Items »
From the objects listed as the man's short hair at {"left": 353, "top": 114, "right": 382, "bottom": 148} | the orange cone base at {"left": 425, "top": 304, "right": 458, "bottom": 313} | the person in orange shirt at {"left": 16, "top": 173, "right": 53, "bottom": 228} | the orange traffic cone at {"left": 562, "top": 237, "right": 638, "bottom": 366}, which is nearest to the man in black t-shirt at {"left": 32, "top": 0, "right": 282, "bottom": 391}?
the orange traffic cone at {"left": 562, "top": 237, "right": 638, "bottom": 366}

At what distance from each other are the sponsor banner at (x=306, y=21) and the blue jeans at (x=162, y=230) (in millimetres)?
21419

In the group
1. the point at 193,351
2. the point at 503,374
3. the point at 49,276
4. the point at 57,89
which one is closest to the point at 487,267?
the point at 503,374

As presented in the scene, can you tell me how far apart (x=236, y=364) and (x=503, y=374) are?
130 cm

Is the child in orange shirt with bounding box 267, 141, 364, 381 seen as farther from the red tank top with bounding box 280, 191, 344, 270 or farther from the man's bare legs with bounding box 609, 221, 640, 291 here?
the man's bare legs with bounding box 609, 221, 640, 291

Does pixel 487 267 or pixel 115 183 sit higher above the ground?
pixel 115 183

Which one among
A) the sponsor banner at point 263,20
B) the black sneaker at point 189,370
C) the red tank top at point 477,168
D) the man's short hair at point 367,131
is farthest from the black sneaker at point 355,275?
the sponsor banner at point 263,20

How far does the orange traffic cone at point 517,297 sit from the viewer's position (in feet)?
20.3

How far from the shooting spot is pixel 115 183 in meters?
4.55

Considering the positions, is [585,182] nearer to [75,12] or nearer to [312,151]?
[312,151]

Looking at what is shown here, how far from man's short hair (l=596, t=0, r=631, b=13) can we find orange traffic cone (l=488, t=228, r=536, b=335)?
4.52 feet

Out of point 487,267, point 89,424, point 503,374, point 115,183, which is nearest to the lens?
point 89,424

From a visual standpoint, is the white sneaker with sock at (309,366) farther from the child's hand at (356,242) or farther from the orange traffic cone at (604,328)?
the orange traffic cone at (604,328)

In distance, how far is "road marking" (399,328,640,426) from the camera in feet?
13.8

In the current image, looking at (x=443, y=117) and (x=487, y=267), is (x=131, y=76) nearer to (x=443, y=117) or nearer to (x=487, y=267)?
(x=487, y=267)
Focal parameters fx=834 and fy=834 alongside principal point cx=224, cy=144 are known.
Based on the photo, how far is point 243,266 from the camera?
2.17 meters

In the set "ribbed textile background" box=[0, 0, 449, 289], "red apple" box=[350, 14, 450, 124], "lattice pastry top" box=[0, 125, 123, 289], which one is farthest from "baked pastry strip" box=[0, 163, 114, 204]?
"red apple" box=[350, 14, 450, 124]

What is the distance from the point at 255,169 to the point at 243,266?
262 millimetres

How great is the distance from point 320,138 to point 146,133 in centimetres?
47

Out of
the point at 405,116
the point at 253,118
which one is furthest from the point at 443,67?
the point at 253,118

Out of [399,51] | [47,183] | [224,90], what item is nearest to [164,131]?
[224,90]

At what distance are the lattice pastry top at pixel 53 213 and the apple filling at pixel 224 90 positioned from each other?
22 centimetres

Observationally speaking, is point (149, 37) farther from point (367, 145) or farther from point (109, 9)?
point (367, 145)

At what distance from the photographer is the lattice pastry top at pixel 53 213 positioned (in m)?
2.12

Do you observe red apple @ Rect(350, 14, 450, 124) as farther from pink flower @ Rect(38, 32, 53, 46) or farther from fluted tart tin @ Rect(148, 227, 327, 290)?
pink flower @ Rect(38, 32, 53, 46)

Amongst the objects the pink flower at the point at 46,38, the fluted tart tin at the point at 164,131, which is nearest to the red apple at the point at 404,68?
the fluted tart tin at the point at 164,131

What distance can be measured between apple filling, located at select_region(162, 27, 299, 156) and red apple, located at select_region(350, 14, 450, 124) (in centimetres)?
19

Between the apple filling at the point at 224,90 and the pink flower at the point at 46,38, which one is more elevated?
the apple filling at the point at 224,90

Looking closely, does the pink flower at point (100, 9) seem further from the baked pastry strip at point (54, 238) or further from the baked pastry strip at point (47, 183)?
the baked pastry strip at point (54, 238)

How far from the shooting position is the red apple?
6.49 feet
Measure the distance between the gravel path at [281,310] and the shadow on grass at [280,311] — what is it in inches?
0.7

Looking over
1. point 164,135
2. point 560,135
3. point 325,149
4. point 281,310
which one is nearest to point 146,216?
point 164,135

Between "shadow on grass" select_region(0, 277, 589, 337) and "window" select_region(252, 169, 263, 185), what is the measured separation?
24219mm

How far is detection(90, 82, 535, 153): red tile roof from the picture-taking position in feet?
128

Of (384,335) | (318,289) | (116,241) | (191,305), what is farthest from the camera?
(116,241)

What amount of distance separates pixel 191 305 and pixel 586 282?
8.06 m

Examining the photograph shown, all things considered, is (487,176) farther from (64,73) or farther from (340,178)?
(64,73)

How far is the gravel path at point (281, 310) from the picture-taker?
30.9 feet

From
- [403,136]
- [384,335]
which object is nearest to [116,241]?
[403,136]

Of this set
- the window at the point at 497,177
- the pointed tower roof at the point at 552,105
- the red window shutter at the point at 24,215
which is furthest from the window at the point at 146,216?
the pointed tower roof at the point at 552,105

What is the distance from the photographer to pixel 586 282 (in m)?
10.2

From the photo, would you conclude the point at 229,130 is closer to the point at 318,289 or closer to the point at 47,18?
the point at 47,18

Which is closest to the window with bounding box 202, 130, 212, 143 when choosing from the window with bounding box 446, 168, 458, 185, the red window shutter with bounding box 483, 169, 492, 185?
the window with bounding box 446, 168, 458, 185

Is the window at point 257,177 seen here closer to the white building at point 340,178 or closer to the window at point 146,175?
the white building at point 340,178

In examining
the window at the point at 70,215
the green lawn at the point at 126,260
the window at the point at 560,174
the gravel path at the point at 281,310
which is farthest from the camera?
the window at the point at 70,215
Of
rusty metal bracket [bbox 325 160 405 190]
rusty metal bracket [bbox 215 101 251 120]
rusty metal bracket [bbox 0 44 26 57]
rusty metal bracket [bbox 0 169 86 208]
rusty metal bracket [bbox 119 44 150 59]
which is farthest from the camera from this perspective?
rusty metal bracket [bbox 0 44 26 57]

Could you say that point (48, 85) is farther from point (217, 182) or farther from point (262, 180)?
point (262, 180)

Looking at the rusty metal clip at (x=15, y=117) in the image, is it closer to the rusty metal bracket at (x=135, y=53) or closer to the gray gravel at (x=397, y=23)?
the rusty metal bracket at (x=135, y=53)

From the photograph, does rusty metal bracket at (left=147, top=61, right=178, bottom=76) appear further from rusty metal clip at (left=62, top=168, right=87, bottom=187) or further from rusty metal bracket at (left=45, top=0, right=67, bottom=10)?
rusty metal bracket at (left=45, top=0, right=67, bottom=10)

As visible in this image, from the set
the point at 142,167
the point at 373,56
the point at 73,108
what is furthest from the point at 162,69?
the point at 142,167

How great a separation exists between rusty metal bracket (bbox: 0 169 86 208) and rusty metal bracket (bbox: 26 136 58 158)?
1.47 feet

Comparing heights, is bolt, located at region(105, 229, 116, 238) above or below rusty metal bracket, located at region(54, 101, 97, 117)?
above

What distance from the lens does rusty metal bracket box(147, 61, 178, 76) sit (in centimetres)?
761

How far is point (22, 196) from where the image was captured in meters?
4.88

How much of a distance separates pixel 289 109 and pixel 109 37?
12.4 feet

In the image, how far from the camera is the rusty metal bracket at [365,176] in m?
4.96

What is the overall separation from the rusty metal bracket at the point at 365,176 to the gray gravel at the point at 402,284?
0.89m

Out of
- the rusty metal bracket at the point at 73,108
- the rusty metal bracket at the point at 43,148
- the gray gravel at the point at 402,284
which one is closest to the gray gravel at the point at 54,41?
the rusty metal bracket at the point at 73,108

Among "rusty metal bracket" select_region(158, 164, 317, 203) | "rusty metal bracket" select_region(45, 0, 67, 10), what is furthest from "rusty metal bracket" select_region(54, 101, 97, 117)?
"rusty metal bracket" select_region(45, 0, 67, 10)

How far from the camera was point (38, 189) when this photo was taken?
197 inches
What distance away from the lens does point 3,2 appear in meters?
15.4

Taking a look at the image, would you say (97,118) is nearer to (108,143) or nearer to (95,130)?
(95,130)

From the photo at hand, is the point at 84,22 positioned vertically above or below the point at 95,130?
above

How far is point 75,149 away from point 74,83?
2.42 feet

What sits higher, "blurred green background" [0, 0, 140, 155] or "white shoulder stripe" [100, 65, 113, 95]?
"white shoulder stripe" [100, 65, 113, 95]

Problem description » For this exercise, please retype exactly the lines in the listing from the line with "As visible in this image, from the set" through its last line, both ends included.

Reply »
As visible in this image, from the set
the point at 142,167
the point at 373,56
the point at 73,108
what is furthest from the point at 162,69?
the point at 142,167

How great a separation exists between rusty metal bracket (bbox: 0 169 86 208) and rusty metal bracket (bbox: 26 136 58 158)?
1.47 feet

Comparing heights, is bolt, located at region(105, 229, 116, 238) above or below rusty metal bracket, located at region(54, 101, 97, 117)?
above

What distance from the lens does rusty metal bracket box(147, 61, 178, 76) sit (in centimetres)?
761

How far is point (22, 196) from where the image was captured in meters?
4.88

How much of a distance separates pixel 289 109 and pixel 109 37?
12.4 feet

In the image, how far from the camera is the rusty metal bracket at [365,176] in m?
4.96

What is the overall separation from the rusty metal bracket at the point at 365,176 to the gray gravel at the point at 402,284?
0.89m

Out of
- the rusty metal bracket at the point at 73,108
- the rusty metal bracket at the point at 43,148
- the gray gravel at the point at 402,284
which one is closest to the gray gravel at the point at 54,41?
the rusty metal bracket at the point at 73,108

Among "rusty metal bracket" select_region(158, 164, 317, 203) | "rusty metal bracket" select_region(45, 0, 67, 10), what is furthest from "rusty metal bracket" select_region(54, 101, 97, 117)?
"rusty metal bracket" select_region(45, 0, 67, 10)

How far from the camera was point (38, 189) when this photo was taken?
197 inches
What distance away from the lens does point 3,2 appear in meters?
15.4

Taking a look at the image, would you say (97,118) is nearer to (108,143) or nearer to (95,130)?
(95,130)

From the photo at hand, is the point at 84,22 positioned vertically above or below the point at 95,130?
above

How far is point 75,149 away from point 74,83?
2.42 feet

What sits higher, "blurred green background" [0, 0, 140, 155] or "white shoulder stripe" [100, 65, 113, 95]?
"white shoulder stripe" [100, 65, 113, 95]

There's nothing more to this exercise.